Reputation: 105
I'm trying to write a regex for the following situation. I have a file with hundreds of dictionaries as string.
EG:
{'a':1'}
{{'a':1, 'b':2}{'c':3}}
{'a':4, 'b':6}
I read the file and removed the newlines
. Now I'm trying split
them based on a regex
.
{'a':1'}{{'a':1, 'b':2}{'c':3}}{'a':4, 'b':6}
re.split("({.*?})", str)
. This wouldn't work because the whole second dict wouldn't match. How can I write a regex that would match all the lines return a list of dictionaries.
Upvotes: 3
Views: 3263
Reputation: 43199
You could simply do:
(\{[^{}]+\})
# look for an opening {
# and anything that is not { or }
# as well as an ending }
In Python
this would be:
import re
rx = r'(\{[^{}]+\})'
string = "{'a':1'}{{'a':1, 'b':2}{'c':3}}{'a':4, 'b':6}"

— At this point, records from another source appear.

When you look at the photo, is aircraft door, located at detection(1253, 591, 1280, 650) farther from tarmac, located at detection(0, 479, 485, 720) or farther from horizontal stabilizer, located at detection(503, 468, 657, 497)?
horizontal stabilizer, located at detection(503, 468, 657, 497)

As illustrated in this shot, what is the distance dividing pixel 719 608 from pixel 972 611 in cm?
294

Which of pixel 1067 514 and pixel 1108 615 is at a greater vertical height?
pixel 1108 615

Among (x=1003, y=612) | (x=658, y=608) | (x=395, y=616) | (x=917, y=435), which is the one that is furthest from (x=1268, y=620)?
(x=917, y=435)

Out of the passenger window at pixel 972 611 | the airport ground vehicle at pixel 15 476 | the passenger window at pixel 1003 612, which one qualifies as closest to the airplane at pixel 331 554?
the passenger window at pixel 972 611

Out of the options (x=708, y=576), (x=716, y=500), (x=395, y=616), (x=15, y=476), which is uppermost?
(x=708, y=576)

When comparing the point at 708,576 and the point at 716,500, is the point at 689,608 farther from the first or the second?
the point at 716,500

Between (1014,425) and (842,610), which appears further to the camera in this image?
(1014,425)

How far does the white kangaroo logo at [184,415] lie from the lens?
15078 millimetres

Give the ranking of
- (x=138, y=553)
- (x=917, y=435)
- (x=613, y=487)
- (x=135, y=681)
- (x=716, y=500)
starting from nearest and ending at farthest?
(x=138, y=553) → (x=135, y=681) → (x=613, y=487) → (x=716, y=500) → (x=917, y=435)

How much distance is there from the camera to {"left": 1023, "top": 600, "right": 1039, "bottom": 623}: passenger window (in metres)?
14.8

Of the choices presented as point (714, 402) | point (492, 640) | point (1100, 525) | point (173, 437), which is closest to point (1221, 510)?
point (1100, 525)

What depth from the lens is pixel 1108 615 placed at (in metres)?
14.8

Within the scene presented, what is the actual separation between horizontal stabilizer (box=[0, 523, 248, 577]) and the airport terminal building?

matches = re.findall(rx, string)
print matches
# ["{'a':1'}", "{'a':1, 'b':2}", "{'c':3}", "{'a':4, 'b':6}"]
Upvotes: 3
Reputation: 4418
Python regular expressions are not able to handle nested structures by themselves. you would have to do some looping or recursion separately.
However, you commented above that each line is a json response. Why not use json.loads()
on each line.
import json
with open('path_to_file', 'r') as f:
data = [json.loads(line) for line in f]
data
is now a list of dictionaries.
Upvotes: 0